Uma
biblioteca não é só um conjunto de livros. Uma biblioteca é o reflexo da alma
de quem a constrói. O seu espelho. Reflectido em cada prateleira está o gosto,
o esforço e as procuras literárias de quem um dia foi intitulado de “seu
proprietário”. Classificação enganadora: os livros não se possuem, são eles que
nos fazem seus. Poucas coisas permitem conhecer melhor e em tão pouco tempo uma
pessoa como passar os olhos pelos seus livros. Os que comprou revelam-no. Os que
lhe foram oferecidos expõem-no ao mostrarem a imagem que dele têm os que lhe
são próximos.
É
esta intimidade que explica uma das maiores dores que um leitor pode ter: a
biblioteca desamparada, que perdeu o seu leitor, aquele que a amou ao longo de
uma vida. Às vezes, quando olho para os meus livros, sobretudo os que me são
mais caros, penso nisto. O que será deles quando eu me for? É um pensamento
tétrico, eu sei. Mas quem passa tempo em alfarrabistas não pode deixar de ver
os livros empilhados em caixotes, vendidos ao quilo, sem que os herdeiros
ingratos se apercebam dos segredos que ali estão guardados. Ou então abandonados
junto de caixotes do lixo, expostos ao vento ou ao calor, sem ninguém que os
resguarde.
Uma
biblioteca que perdeu o seu leitor é uma visão de desamparo. Ali está ela
moribunda depois de durante anos ter pulsado com vida, num entra e sai de livros,
em corrupio entre estantes e mesa-de-cabeceira, com saídas para a praia e
deslocações a repartições públicas, porque o tempo do leitor é demasiado
escasso para ser gasto ao desbarato enquanto espera com uma senha na mão que o
Estado se digne ouvi-lo.
Por
vezes, antecipando o pior, o dono da biblioteca deixa disposições post-mortem, evitando a barbárie.
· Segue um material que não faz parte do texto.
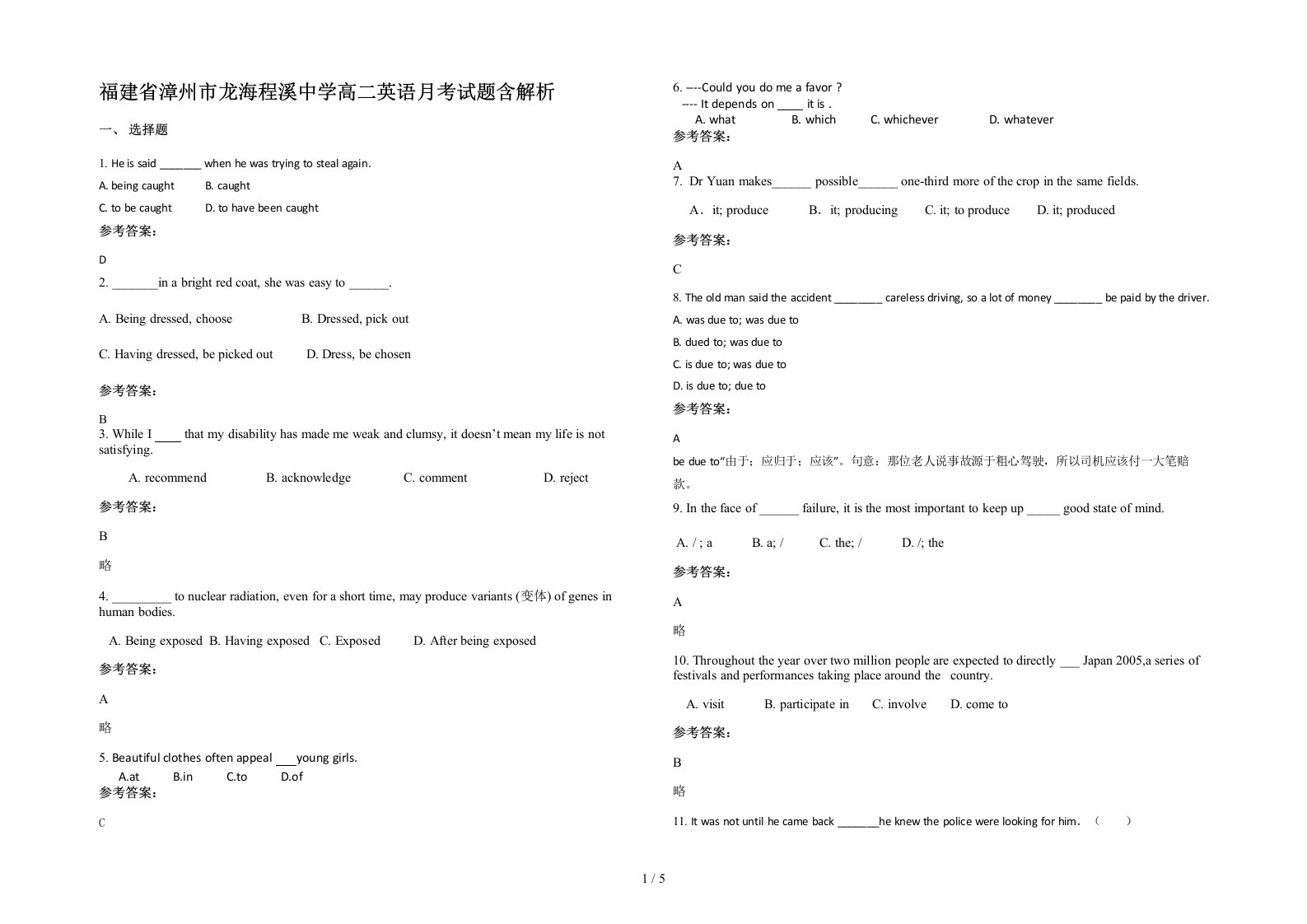 福建省漳州市龙海程溪中学高二英语月考试题含解析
Opta
por uma doação a uma instituição ou a um herdeiro em quem deposita confiança
livreira. Outras vezes, a biblioteca tem um golpe de sorte. Depois de ver
alguns dos seus livros comidos pelas traças e esboroados pela humidade, quando
quase tinha perdido a esperança, eís que a porta se abre e aparece um novo
leitor. Percorre as estantes, separa volumes com o olhar curioso, passa-lhes as
mãos pela lombada com a devoção de um amante sem fastio … É uma conversa a
três: a biblioteca, o seu antigo leitor e o novo leitor que entra em cena. A biblioteca
que estava moribunda renasce como se de coisa vive se tratasse. E, de facto, só
os seres sem imaginação podem não entender que a biblioteca é um ser vivo. E que
com cada novo leitor dá corpo à máxima: nada se perde, tudo se transforma.
Os
livros que estão na fotografia chegaram-me todos em segunda mão. Aos seus
leitores deixo esta promessa: vou cuidar bem deles. E obrigada.